Memahami situasi dan kondisi Indonesia merupakan faktor dominan dalam pemikiran Bung Karno. Dari situlah Bung Karno mampu melihat pertentangan yang terjadi di Indonesia dengan berbeda yang terjadi di Barat. Bung Karno menolak kalau kontradiksi pokok yang terjadi di Indonesia antara proletar (buruh) dengan kapitalisme, tetapi yang terjadi kontradiksi antara kaum marhaen (rakyat yang dimelaratkan oleh kolonialisme/imperialisme dan feodalisme) dengan kolonialisme/imperialisme. Oleh karena itu, Bung Karno menghendaki persatuan seluruh kekuatan secara revolusioner untuk menghancurkan nekolim dan neo feodalisme. 

Ketiga, untuk apa pemikiran/ajaran itu dilahirkan 

Ajaran Bung Karno lahir tak lain untuk membebaskan rakyat Indonesia dari belenggu penjajahan dan untuk mencapai kesejahteraannya. Sehingga Marhaenisme dilahirkan sebagai ideologi, serta sebagai teori politik dan teori perjuangan. Selanjutnya setelah bangsa Indonesia mencari dasar negaranya atau alasan didirikannya bangsa Indonesia, Marhaenisme dikemudian hari dicetuskan oleh Bung Karno dengan sebutan Pancasila melalui sidang Badan Penyelidik Usaha Persiapan Kemerdekaan Indonesia (BPUPKI) pada tanggal 1 Juni 1945. Dalam pidatonya, Bung karno menjelaskan bahwa Pancasila adalah falsafah hidup dan acuan berdirinya negara Indonesia. 

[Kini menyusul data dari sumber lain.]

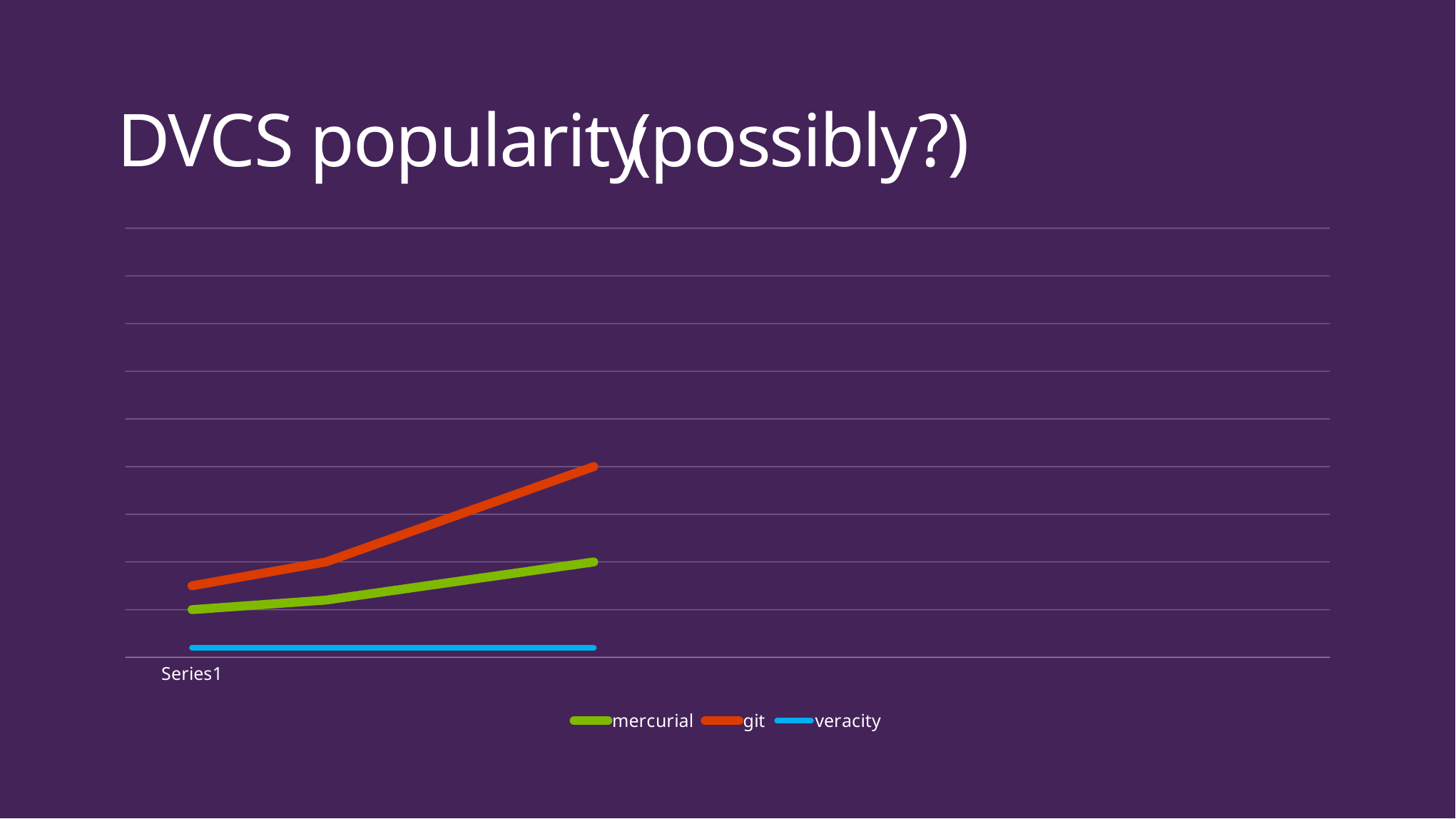
How many series does the legend list? 3 Which series has the lowest values across the chart? veracity Which series has the highest value at the right end of the chart? git At the right end of the chart, which is larger, the value for git or the value for mercurial? git Does the veracity line rise, fall, or stay flat from left to right? stay flat Which is larger at the left end of the chart, the value for mercurial or the value for veracity? mercurial Which series are listed in the legend? mercurial, git, veracity What kind of chart is shown on the slide? line chart What is the title of the slide containing the chart? DVCS popularity (possibly?) Does the mercurial line rise or fall from left to right? rise Does the git line rise or fall from left to right? rise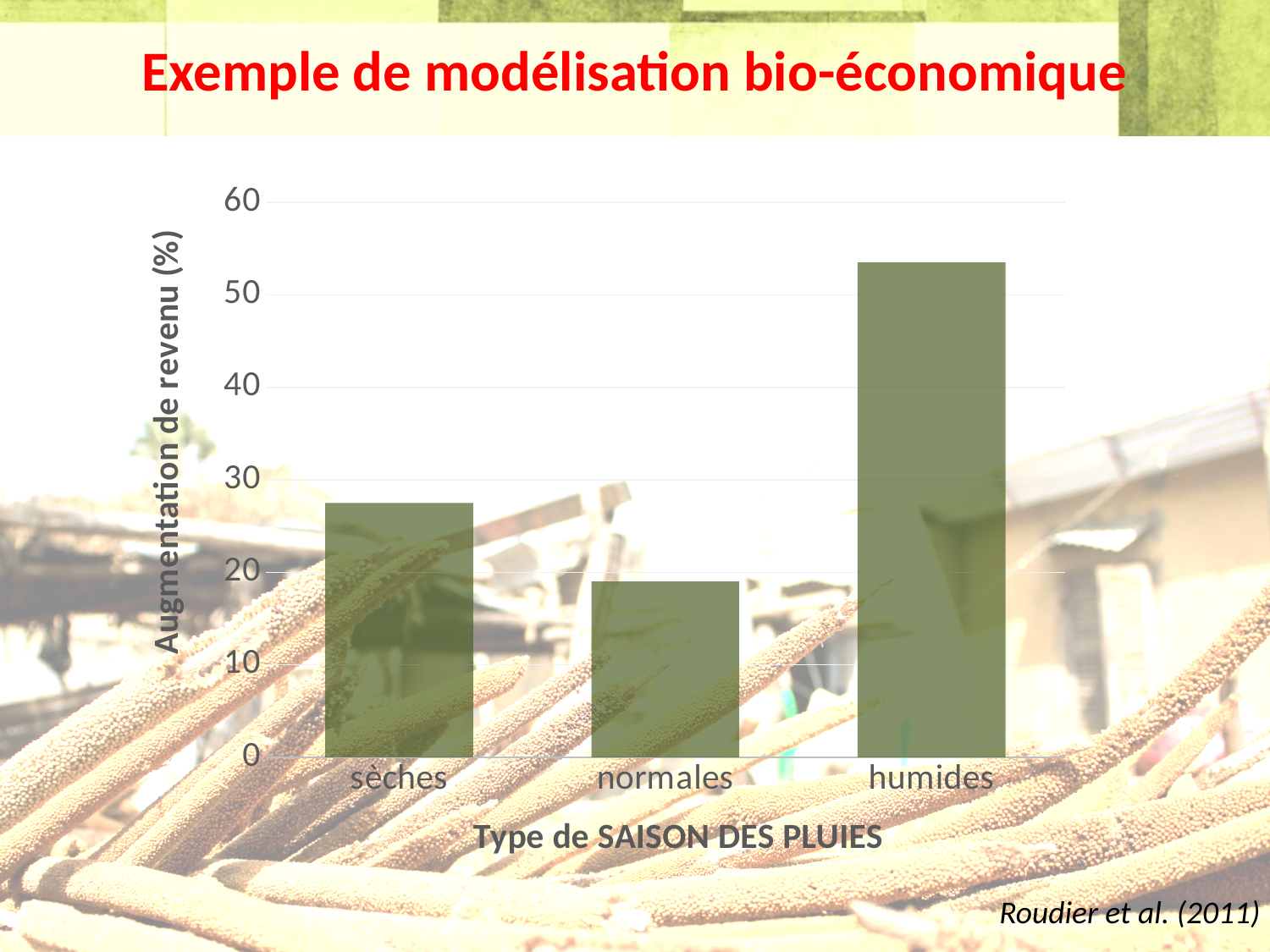
Is the value for normales greater or less than 10? greater How many categories (types of rainy season) are plotted on the x axis? 3 Which type of rainy season has the lowest income increase? normales Is the value for sèches greater or less than 30? less Is the value for sèches greater or less than 20? greater Which type of rainy season has the highest income increase? humides Which has a larger income increase, sèches or normales? sèches What is the label of the vertical axis? Augmentation de revenu (%) What is the label of the horizontal axis? Type de SAISON DES PLUIES Which has a larger income increase, humides or sèches? humides What kind of chart is shown on the slide? bar chart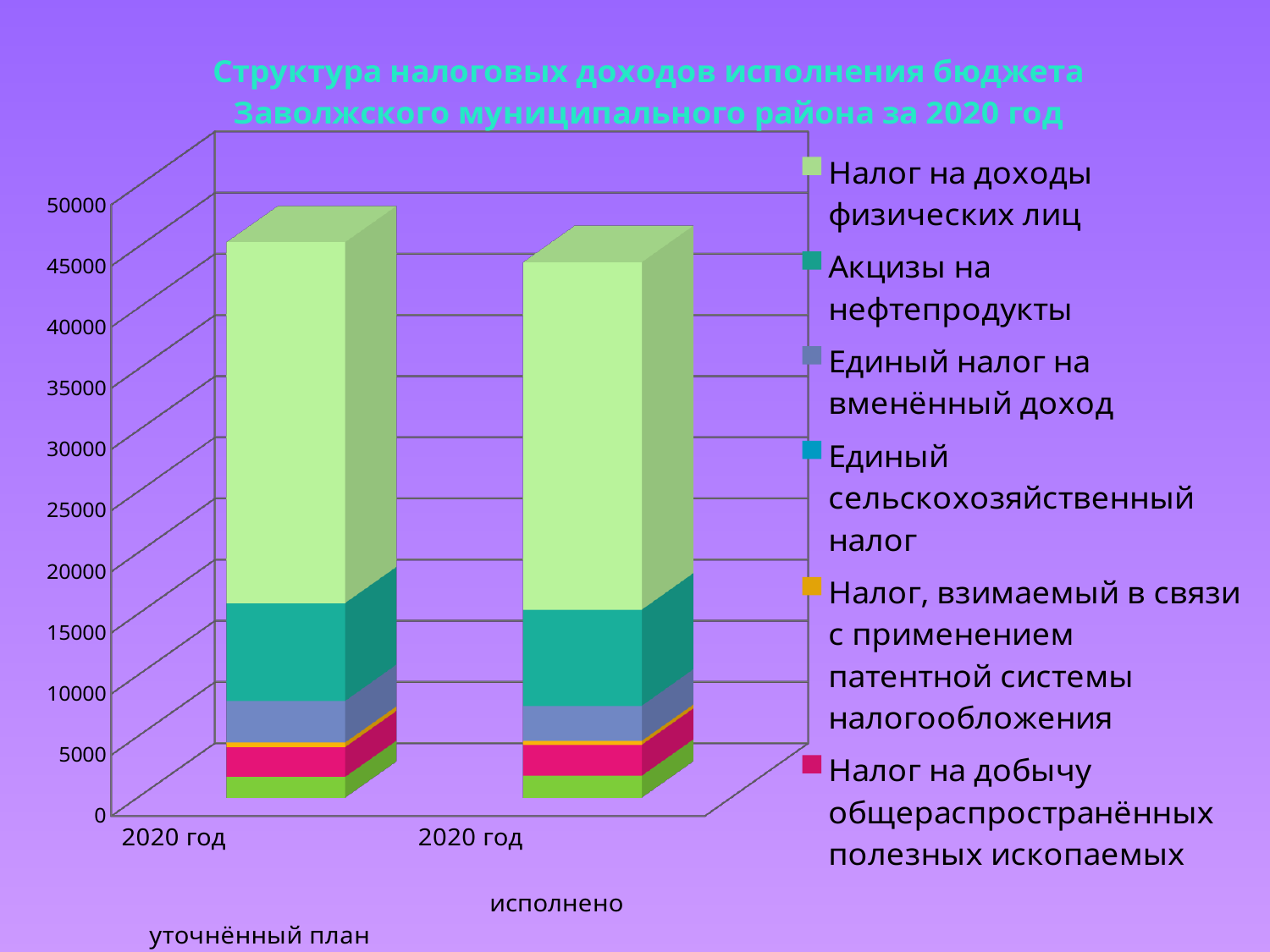
Does the total fall or rise from уточнённый план to исполнено? fall Is the total of the уточнённый план bar greater or less than 40000? greater Which bar is taller, уточнённый план or исполнено? уточнённый план Is the total of the исполнено bar greater or less than 50000? less How many series does the legend list? 6 How many bars are plotted in the chart? 2 Is the total of the исполнено bar greater or less than 40000? greater What kind of chart is shown on the slide? stacked bar chart What is the title of the chart? Структура налоговых доходов исполнения бюджета Заволжского муниципального района за 2020 год What is the second entry in the legend? Акцизы на нефтепродукты Which series forms the largest segment in each bar? Налог на доходы физических лиц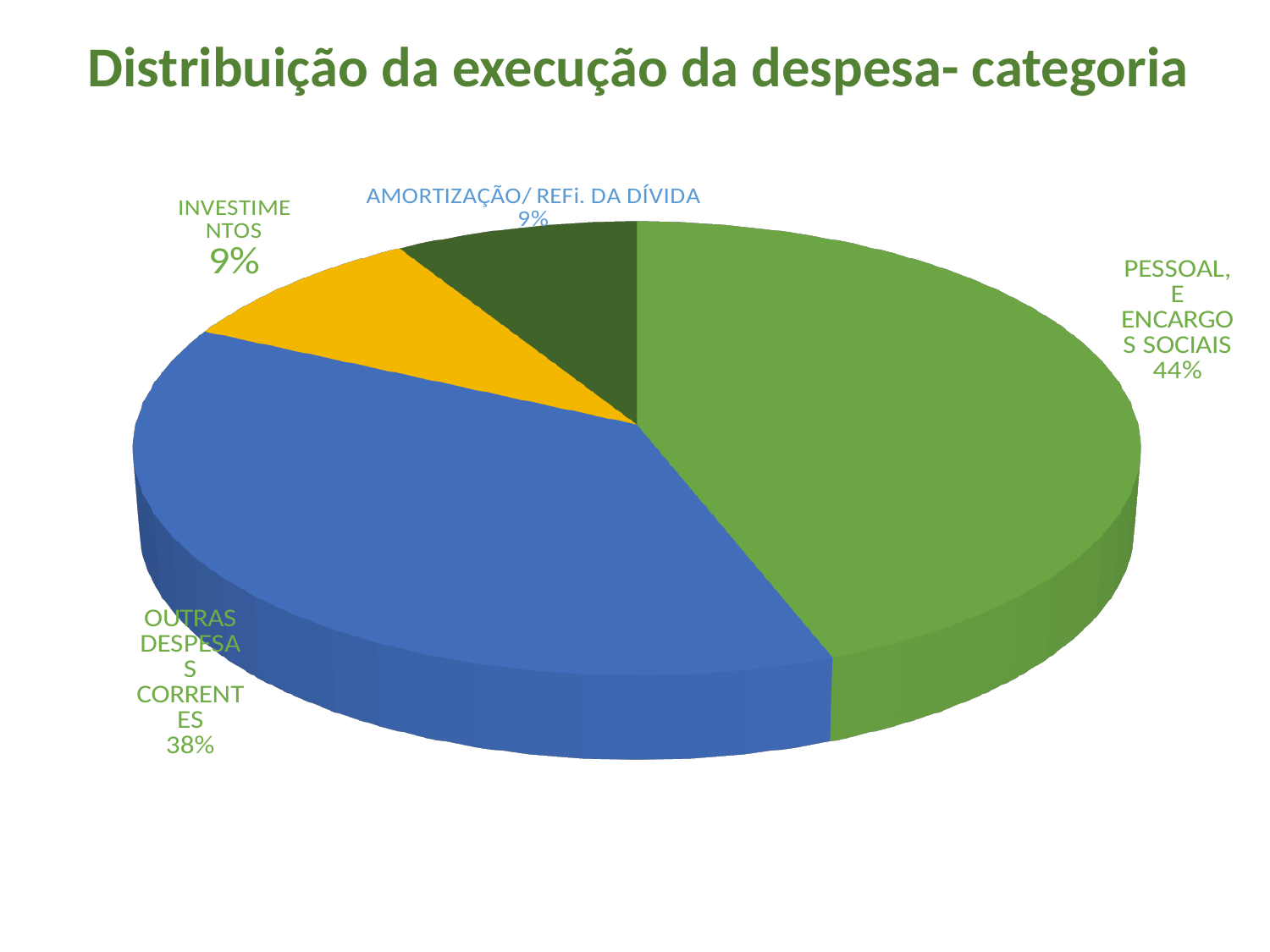
What is the difference in percentage points between PESSOAL E ENCARGOS SOCIAIS and OUTRAS DESPESAS CORRENTES? 6 percentage points Which category has the largest share of the pie? PESSOAL E ENCARGOS SOCIAIS What share of the pie does PESSOAL E ENCARGOS SOCIAIS represent? 44% What is the title of the chart on the slide? Distribuição da execução da despesa- categoria Which is larger, the share for OUTRAS DESPESAS CORRENTES or the share for INVESTIMENTOS? OUTRAS DESPESAS CORRENTES What percentage is shown for AMORTIZAÇÃO/ REFi. DA DÍVIDA? 9% What percentage is shown for OUTRAS DESPESAS CORRENTES? 38% What percentage is shown for INVESTIMENTOS? 9% How many categories are shown in the pie chart? 4 Is the share for OUTRAS DESPESAS CORRENTES greater or less than 40%? less What colour is the slice for INVESTIMENTOS? Yellow What kind of chart is shown on the slide? Pie chart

Untuk itulah ajaran Bung Karno mestinya mampu dipahami dengan baik, tidak hanya dijadikan sebagai simbol tetapi mampu dijadikan sebagai langkah untuk berjuang dengan menyelamatkan kaum marhaen. Tidak pula dijadikan sebagai tameng untuk kepentingan politik yang tidak ada keperpihakannya kepada rakyat.